Another wave of oil slicks from a sunken tanker is headed toward the northwest coast of Spain. Stormy weather is making clean-up operations extremely difficult.
Spanish officials and hundreds of volunteers are desperately working to limit the damage from an estimated 10,000 tons of fuel oil floating off the northwestern Spanish region of Galicia.
The oil comes from the tanker Prestige, which split in two and sank on November 19, after being towed some 250 kilometers offshore. The week before, the vessel had let loose an estimated 6,000 tons of oil when its hull cracked in a storm, blackening more than 400 kilometers of coastline and bringing the fishing industry in the region to a standstill.

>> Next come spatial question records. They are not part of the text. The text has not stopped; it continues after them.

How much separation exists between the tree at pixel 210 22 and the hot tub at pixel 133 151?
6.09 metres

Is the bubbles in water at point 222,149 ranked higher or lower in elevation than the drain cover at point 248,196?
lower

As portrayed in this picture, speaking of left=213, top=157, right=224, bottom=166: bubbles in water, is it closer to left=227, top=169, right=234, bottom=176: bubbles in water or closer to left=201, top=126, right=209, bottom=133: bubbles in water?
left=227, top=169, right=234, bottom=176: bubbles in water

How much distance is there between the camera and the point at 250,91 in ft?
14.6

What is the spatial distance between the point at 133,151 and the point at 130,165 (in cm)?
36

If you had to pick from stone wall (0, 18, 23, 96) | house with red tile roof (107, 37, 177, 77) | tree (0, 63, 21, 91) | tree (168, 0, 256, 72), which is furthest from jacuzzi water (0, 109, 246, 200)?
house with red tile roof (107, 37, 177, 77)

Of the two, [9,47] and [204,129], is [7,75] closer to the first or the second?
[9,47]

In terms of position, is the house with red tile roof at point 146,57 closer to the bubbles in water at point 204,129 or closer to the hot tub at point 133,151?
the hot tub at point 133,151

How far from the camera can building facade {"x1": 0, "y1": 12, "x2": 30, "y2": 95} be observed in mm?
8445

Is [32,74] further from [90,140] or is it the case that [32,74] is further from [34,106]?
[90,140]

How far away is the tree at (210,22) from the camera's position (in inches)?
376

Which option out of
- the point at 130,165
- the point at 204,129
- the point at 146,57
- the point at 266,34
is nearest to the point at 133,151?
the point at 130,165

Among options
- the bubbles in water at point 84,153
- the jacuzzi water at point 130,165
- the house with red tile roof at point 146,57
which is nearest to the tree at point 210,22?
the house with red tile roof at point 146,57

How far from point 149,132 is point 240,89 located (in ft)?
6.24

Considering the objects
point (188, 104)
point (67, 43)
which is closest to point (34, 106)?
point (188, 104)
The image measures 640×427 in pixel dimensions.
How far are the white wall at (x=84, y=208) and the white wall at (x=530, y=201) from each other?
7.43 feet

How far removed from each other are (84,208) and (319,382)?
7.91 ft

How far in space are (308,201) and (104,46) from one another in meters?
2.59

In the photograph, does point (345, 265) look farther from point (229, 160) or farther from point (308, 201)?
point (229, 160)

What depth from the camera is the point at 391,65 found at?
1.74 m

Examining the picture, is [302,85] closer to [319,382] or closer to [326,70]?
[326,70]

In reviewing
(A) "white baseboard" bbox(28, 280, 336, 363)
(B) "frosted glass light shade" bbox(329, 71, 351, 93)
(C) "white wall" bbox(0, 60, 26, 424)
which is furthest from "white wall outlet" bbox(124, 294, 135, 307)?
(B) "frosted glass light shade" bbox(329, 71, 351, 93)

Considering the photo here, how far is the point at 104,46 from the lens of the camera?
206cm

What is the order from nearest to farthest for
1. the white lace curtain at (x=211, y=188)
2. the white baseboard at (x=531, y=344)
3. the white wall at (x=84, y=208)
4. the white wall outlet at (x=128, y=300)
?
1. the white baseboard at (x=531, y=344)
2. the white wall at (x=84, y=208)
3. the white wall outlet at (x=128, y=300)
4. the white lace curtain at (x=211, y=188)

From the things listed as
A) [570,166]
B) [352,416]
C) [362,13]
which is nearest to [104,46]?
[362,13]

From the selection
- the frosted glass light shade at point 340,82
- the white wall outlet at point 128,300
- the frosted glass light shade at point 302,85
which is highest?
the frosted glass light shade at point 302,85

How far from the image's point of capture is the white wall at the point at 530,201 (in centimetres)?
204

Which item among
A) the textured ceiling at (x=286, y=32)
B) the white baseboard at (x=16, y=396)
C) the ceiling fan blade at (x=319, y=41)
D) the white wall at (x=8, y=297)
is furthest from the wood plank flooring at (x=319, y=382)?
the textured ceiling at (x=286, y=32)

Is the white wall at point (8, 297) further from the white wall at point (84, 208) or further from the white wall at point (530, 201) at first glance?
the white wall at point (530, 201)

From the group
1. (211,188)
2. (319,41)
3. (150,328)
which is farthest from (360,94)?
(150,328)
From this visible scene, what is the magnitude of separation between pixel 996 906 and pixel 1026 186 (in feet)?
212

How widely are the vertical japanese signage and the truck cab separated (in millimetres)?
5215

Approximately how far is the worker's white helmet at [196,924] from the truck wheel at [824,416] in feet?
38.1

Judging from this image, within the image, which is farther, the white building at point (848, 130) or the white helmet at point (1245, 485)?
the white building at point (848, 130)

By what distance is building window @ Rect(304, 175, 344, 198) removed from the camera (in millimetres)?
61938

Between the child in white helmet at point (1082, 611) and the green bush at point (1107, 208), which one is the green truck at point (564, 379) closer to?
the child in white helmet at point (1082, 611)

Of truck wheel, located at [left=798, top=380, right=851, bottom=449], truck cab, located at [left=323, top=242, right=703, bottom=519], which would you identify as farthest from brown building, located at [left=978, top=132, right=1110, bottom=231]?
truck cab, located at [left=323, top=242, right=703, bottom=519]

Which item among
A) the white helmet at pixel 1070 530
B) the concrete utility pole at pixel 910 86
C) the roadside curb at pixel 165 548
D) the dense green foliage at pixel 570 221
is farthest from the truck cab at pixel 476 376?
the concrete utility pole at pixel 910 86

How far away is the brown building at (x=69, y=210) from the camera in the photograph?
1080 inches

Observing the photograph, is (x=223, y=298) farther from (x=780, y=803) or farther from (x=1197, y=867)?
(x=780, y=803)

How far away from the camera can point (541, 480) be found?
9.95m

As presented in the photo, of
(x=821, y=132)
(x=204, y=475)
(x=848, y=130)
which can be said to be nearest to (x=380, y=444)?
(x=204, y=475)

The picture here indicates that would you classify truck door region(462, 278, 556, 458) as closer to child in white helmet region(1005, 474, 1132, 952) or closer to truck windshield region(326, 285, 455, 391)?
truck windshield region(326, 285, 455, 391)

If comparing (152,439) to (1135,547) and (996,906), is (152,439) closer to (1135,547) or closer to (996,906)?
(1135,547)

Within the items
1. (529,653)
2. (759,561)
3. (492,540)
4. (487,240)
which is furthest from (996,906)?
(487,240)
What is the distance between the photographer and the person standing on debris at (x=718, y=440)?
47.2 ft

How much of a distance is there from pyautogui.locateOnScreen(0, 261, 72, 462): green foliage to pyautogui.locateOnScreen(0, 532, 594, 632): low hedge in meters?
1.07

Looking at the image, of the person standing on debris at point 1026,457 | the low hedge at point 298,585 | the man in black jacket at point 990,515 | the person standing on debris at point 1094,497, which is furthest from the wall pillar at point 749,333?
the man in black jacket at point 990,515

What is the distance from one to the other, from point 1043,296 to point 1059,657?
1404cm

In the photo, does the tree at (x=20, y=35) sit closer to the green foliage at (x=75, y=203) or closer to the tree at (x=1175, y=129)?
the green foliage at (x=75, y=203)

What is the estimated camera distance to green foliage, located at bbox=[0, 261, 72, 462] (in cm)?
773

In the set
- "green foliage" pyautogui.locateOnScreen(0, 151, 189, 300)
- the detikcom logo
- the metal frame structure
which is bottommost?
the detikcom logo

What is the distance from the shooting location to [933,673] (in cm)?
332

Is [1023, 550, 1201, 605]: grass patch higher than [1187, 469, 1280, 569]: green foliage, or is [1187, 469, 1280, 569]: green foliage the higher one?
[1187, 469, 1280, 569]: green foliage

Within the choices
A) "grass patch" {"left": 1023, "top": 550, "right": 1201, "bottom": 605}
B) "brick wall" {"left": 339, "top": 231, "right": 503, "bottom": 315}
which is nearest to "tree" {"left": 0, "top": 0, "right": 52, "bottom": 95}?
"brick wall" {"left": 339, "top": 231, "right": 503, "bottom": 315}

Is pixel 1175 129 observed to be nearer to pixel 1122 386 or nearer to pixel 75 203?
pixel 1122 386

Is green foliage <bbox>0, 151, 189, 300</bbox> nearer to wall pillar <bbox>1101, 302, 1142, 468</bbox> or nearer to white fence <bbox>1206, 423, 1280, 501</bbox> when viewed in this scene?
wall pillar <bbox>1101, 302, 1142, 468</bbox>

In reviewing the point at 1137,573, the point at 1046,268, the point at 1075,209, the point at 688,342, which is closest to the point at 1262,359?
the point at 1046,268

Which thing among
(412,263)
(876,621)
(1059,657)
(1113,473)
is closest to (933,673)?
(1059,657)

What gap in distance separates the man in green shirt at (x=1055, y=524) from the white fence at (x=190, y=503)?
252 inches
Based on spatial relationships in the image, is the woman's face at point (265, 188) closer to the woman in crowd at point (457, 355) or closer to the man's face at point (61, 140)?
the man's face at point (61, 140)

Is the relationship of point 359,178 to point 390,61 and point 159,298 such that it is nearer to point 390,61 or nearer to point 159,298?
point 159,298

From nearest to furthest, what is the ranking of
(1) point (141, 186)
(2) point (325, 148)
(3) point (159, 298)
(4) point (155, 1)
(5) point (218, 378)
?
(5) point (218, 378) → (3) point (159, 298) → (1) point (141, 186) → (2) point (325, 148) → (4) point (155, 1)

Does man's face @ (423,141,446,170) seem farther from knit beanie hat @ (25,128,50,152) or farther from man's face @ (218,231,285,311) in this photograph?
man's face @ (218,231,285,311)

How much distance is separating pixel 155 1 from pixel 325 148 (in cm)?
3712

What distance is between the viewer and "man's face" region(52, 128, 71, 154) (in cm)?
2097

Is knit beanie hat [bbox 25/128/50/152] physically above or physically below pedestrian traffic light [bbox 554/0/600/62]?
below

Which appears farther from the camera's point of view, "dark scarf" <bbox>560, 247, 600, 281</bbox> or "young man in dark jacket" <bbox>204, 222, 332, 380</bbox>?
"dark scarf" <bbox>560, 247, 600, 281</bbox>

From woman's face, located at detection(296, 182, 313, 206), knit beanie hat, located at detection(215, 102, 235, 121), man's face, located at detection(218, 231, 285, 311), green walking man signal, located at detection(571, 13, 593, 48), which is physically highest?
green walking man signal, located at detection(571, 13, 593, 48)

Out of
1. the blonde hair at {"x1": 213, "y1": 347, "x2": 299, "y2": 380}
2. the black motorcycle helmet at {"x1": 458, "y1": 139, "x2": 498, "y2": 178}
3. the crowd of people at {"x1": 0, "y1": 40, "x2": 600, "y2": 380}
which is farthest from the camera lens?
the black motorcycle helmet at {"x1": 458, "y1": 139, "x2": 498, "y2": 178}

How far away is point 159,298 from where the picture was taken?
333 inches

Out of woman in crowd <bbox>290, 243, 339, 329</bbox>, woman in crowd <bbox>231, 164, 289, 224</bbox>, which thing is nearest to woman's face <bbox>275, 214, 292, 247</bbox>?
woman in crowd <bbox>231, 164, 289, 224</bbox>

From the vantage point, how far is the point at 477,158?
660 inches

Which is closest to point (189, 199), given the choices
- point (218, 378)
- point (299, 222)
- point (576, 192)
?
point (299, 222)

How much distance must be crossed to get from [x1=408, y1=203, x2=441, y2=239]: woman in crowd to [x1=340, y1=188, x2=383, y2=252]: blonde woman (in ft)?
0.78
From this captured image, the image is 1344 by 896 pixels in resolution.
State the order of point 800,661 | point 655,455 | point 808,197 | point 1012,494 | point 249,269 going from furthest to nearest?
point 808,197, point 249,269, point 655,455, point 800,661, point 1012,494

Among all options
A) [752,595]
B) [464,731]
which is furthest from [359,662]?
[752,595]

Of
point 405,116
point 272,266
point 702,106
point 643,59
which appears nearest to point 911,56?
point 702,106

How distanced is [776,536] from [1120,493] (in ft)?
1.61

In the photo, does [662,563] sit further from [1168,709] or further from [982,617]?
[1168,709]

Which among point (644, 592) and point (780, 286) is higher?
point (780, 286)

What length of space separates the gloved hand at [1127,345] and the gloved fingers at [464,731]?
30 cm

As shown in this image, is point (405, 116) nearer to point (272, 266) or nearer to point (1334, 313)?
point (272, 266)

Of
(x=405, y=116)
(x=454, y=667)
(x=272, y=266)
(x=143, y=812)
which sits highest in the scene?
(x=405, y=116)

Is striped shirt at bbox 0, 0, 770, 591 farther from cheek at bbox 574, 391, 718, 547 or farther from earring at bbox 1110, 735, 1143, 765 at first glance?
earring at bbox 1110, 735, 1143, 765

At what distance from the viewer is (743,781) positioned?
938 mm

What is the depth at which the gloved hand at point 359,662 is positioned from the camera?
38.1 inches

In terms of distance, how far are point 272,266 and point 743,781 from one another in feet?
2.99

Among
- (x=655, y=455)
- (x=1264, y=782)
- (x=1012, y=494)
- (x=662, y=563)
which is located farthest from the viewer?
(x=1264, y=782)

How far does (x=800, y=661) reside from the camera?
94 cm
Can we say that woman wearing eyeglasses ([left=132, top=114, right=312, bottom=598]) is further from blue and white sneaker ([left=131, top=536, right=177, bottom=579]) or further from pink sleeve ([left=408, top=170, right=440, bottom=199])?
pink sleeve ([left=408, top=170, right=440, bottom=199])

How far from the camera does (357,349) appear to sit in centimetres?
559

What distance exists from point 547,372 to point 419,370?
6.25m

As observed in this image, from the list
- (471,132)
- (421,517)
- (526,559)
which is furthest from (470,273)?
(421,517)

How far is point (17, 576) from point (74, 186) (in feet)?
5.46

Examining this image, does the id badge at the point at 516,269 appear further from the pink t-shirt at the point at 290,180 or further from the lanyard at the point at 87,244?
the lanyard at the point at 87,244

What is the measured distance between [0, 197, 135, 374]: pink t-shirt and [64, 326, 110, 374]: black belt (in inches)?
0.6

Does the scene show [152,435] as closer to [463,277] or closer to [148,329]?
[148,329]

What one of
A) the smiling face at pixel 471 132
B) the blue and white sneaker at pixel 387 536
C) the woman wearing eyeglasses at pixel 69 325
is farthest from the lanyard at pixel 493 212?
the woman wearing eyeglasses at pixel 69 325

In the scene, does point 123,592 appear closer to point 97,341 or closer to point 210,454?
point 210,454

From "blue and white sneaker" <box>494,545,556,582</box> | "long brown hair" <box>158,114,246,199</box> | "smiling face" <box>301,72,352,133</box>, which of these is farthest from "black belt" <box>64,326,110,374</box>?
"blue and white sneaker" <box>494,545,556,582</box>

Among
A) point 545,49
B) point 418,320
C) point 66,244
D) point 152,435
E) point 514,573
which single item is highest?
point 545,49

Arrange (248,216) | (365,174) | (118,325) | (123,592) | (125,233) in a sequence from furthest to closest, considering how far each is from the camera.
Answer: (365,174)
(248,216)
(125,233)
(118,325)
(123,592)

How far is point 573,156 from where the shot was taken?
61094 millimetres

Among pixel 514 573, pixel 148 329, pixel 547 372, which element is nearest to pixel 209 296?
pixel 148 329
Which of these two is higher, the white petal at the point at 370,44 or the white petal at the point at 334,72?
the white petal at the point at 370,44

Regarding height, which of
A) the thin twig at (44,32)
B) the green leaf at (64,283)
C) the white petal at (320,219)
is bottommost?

Now another wave of oil slicks is threatening the picturesque Galician coastline, indented by a number of inlets rich in fishing resources. Known as the Coast of Death, the threatened area runs 250 kilometers between La Coruna in the north and Cape Finisterre in the south.
Pushed on by stormy weather, the first patches of oil washed ashore on Sunday. The Spanish deputy prime minister, Mariano Rajoy, who heads an emergency ministerial committee dealing with the crisis, said the biggest patch was still some distance from the coastline.
A fleet of eight specialized, anti-pollution vessels from various European countries is standing by to continue their clean-up operation as weather permits. So far they have sucked up an estimated 5,000 tons of oil.
Meanwhile, some 1,800 volunteers and military personnel have cleaned up some 2.5 tons from the first wave of oil pollution. More than 11 kilometers of oil slick barriers have been set in place to try to protect inlets and harbors. Another 28 kilometers of barriers are waiting to be put in place.
Mr. Rajoy also confirmed that the Spanish navy on Saturday forced an oil tanker of construction similar to the Prestige out of Spanish territorial waters. Reacting to the disaster brought about by the oil spill, France and Spain last week banned all single-hulled tankers more than 15 years old from sailing within 200 kilometers of their coastlines.